> _TEXT SECTION_:

>>>

A large portion of the changes in this series is to deal with eXtended
Feature Disable (XFD) which allows resizing of the fpstate buffer to
support dynamically-enabled XSTATE features with large state component
(e.g. 8K for AMX).
There are a lot of simplications when comparing v2/v3 to the original
proposal [2] and the first version [3]. Thanks to Thomas and Paolo for
many good suggestions.
The support is based on following key changes:
- Guest permissions for dynamically-enabled XSAVE features
Native tasks have to request permission via prctl() before touching
a dynamic-resized XSTATE compoenent. Introduce guest permissions
for the similar purpose. Userspace VMM is expected to request guest
permission only once when the first vCPU is created.
KVM checks guest permission in KVM_SET_CPUID2. Setting XFD in guest
cpuid w/o proper permissions fails this operation. In the meantime,
unpermitted features are also excluded in KVM_GET_SUPPORTED_CPUID.
- Extend fpstate reallocation mechanism to cover guest fpu
Unlike native tasks which have reallocation triggered from #NM
handler, guest fpstate reallocation is requested by KVM when it
identifies the intention on using dynamically-enabled XSAVE
features inside guest.
Extend fpu core to allow KVM request fpstate buffer expansion
for a guest fpu containter.
- Trigger fpstate reallocation in KVM
This could be done either statically (before guest runs) or
dynamically (in the emulation path). According to discussion [1]
we decide to statically enable all xfeatures allowed by guest perm
in KVM_SET_CPUID2, with fpstate buffer sized accordingly. This spares
a lot of code and also avoid imposing an ordered restore sequence
(XCR0, XFD and XSTATE) to userspace VMM.
- RDMSR/WRMSR emulation for IA32_XFD
Because fpstate expansion is completed in KVM_SET_CPUID2, emulating
r/w access to IA32_XFD simply involves the xfd field in the guest
fpu container. If write and guest fpu is currently active, the
software state (guest_fpstate::xfd and per-cpu xfd cache) is also
updated.
- RDMSR/WRMSR emulation for XFD_ERR
When XFD causes an instruction to generate #NM, XFD_ERR contains
information about which disabled state components are being accessed.
It'd be problematic if the XFD_ERR value generated in guest is
consumed/clobbered by the host before the guest itself doing so.
Intercept #NM exception to save the guest XFD_ERR value when write
IA32_XFD with a non-zero value for 1st time. There is at most one
interception per guest task given a dynamic feature.

<<<

> _PROVIDED MATERIAL_:
>>>

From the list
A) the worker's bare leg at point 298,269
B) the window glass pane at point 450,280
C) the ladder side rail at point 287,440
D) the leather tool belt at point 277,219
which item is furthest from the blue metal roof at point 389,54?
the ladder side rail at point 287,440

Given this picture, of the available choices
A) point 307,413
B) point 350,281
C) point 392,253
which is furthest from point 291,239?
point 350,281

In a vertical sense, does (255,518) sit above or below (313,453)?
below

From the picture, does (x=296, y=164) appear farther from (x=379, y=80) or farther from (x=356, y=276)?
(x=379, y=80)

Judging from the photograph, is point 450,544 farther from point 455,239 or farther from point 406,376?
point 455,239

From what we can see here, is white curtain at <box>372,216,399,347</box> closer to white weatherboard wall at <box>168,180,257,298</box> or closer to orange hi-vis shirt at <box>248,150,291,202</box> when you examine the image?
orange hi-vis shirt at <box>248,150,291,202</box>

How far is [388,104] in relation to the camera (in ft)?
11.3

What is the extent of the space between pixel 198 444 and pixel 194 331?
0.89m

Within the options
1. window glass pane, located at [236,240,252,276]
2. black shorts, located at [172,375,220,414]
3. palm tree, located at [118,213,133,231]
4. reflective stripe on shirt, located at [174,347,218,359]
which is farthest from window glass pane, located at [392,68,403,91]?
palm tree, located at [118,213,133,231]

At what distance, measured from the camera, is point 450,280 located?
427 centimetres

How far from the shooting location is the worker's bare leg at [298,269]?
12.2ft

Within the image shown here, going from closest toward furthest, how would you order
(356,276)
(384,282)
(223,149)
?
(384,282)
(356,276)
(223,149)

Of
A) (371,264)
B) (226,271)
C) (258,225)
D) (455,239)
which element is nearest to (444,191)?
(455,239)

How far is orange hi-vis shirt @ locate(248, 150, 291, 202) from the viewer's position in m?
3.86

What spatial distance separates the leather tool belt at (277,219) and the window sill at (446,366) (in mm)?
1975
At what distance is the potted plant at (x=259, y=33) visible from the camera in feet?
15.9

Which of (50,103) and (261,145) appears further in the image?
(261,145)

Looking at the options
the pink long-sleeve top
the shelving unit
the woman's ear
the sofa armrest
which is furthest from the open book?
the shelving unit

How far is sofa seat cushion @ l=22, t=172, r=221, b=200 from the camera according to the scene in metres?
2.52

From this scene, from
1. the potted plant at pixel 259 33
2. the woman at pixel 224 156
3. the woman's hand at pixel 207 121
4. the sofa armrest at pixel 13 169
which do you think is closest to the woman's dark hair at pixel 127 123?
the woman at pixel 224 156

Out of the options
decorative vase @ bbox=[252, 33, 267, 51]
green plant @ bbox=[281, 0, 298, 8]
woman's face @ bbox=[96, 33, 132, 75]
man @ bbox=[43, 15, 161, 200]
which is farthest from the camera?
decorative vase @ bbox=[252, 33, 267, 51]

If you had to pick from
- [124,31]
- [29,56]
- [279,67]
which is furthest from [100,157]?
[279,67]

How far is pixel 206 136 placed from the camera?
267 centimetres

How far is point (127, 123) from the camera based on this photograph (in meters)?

<<<

> _COMPLETE THE FOLLOWING_:
A - Rewrite the patch series description beginning at the words "- RDMSR/WRMSR emulation for IA32_XFD" and ending after "itself doing so.", replacing "XFD_ERR" with "IA32_XFD_ERR".
B - Continue the patch series description from the point at which it stops.

> _RESULTS IN ORDER_:
A -
- RDMSR/WRMSR emulation for IA32_XFD
Because fpstate expansion is completed in KVM_SET_CPUID2, emulating
r/w access to IA32_XFD simply involves the xfd field in the guest
fpu container. If write and guest fpu is currently active, the
software state (guest_fpstate::xfd and per-cpu xfd cache) is also
updated.
- RDMSR/WRMSR emulation for IA32_XFD_ERR
When XFD causes an instruction to generate #NM, IA32_XFD_ERR contains
information about which disabled state components are being accessed.
It'd be problematic if the IA32_XFD_ERR value generated in guest is
consumed/clobbered by the host before the guest itself doing so.

B -
RDMSR/WRMSR emulation uses the saved value. The host value (always
ZERO outside of the host #NM handler) is restored before enabling
preemption. The saved guest value is restored right before entering
the guest (with preemption disabled).
- Get/set dynamic xfeature state for migration
Introduce new capability (KVM_CAP_XSAVE2) to deal with >4KB fpstate
buffer. Reading this capability returns the size of the current
guest fpstate (e.g. after expansion). Userspace VMM uses a new ioctl
(KVM_GET_XSAVE2) to read guest fpstate from the kernel and reuses
the existing ioctl (KVM_SET_XSAVE) to update guest fpsate to the
kernel. KVM_SET_XSAVE is extended to do properly_sized memdup_user()
based on the guest fpstate.
- Expose related cpuid bits to guest
The last step is to allow exposing XFD, AMX_TILE, AMX_INT8 and
AMX_BF16 in guest cpuid. Adding those bits into kvm_cpu_caps finally
activates all previous logics in this series
- Optimization: disable interception for IA32_XFD
IA32_XFD can be frequently updated by the guest, as it is part of
the task state and swapped in context switch when prev and next have
different XFD setting. Always intercepting WRMSR can easily cause
non-negligible overhead.
Disable r/w emulation for IA32_XFD after intercepting the first
WRMSR(IA32_XFD) with a non-zero value. However MSR passthrough
implies the software state (guest_fpstate::xfd and per-cpu xfd
cache) might be out of sync with MSR. This suggests KVM needs to
re-sync them at VM-exit before preemption is enabled.
To verify AMX virtualization overhead on non-AMX usages, we run the
Phoronix kernel build test in the guest w/ and w/o AMX in cpuid. The
result shows no observable difference between two configurations.
Thanks Jun Nakajima and Kevin Tian for the design suggestions when
this version is being internally worked on.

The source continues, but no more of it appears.